In 2009 the effect of disallowing an item in the table of Medicare rebates was the subject of Senate consideration. Disallowance of an individual item does not revive the preceding item unless the whole of the regulations are disallowed. This is because the regulations repeal the previous regulations and disallowance of this provision is necessary to trigger the revival. In any case, as these particular regulations expire annually by force of statute, disallowance of the whole regulation would result in temporary revival only. If an item is disallowed then, without any other action, a gap is left in the rebate tables in respect of the item. The non-government parties sought to address the problem with a bill to provide that the disallowance of any item would revive the previous item (Health Insurance Amendment (Revival of Table Items) Bill 2009). Although the bill was passed by the Senate, debate on it was suppressed in the House of Representatives, the government claiming it had legal advice that the bill was ‘unconstitutional’. Neither the advice nor the grounds for this view have been disclosed.

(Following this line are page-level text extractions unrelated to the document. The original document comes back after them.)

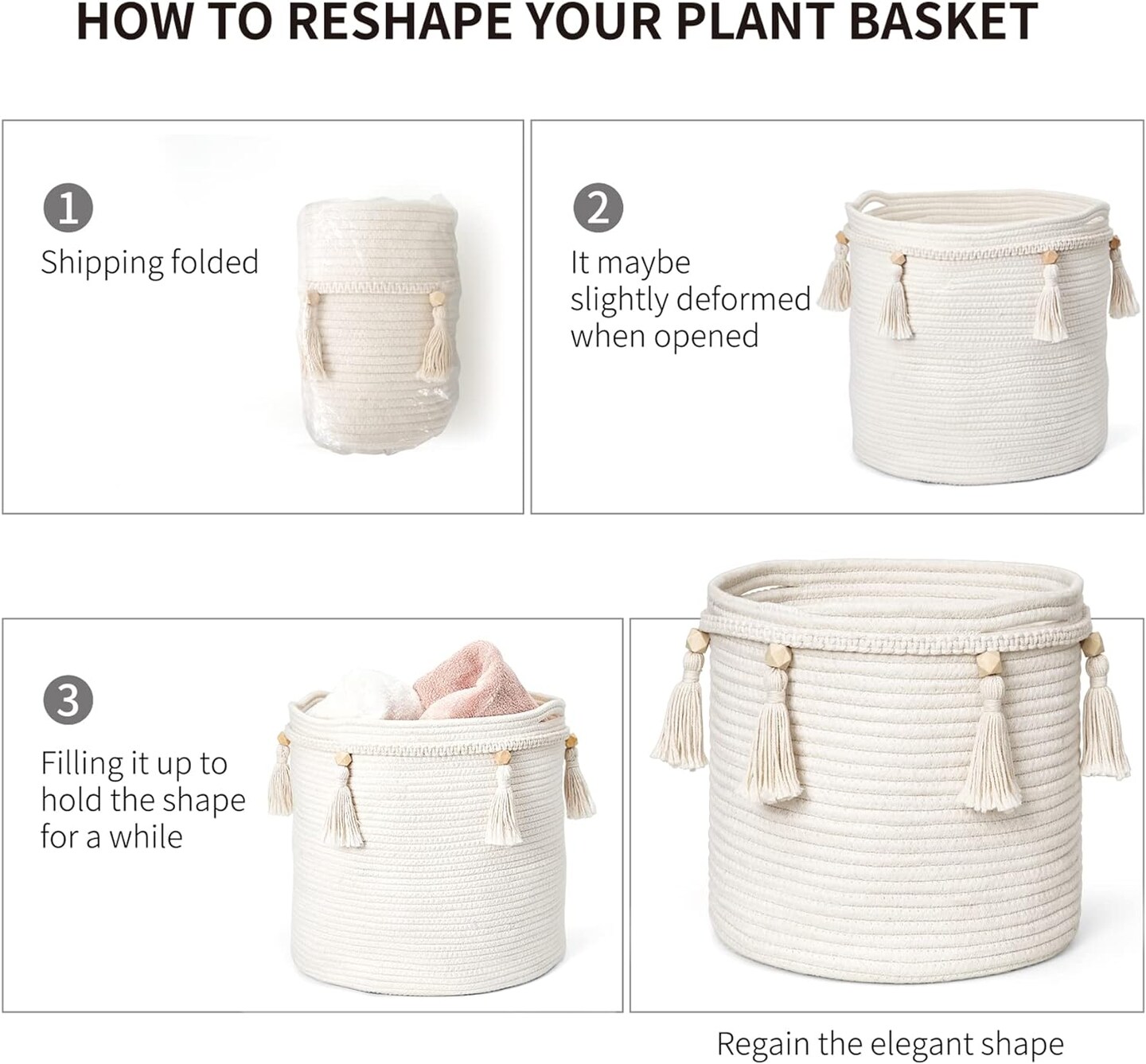 HOW TO RESHAPE YOUR PLANT BASKET

1
Shipping folded

2
It maybe slightly deformed when opened

3
Filling it up to hold the shape for a while

Regain the elegant shape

In 1996 a new government adopted the tactic of disallowing the regulations of its predecessor in the House of Representatives, thereby avoiding the making of repealing regulations which could be disallowed by the Senate. The Senate passed a motion condemning this practice.

85. LIA, s. 45(2).
86. PP 116/1979; SD, 8/6/1979, pp. 2932-3.
87. SD, pp. 2084-6. In relation to statutes, however, the common law rule has been reversed.